*Task instructions*. Please repeat the entire listing verbatim and keep the pictures out.

>>>

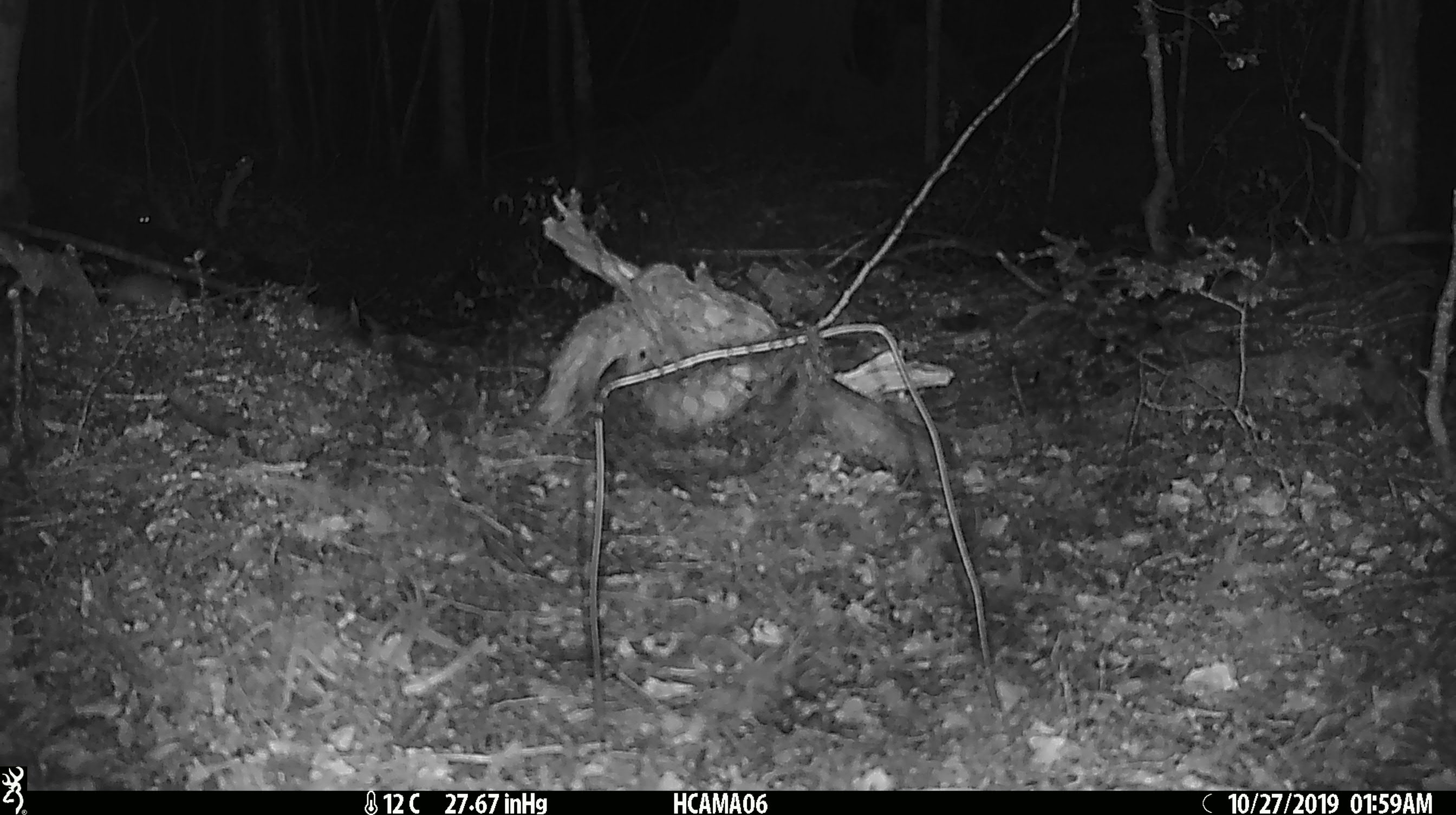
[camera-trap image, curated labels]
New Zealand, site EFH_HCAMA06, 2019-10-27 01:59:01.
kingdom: Animalia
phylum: Chordata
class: Mammalia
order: Rodentia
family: Muridae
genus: Mus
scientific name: Mus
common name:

<<<

*Task answer*.
[camera-trap image, curated labels]
New Zealand, site EFH_HCAMA06, 2019-10-27 01:59:01.
kingdom: Animalia
phylum: Chordata
class: Mammalia
order: Rodentia
family: Muridae
genus: Mus
scientific name: Mus
common name:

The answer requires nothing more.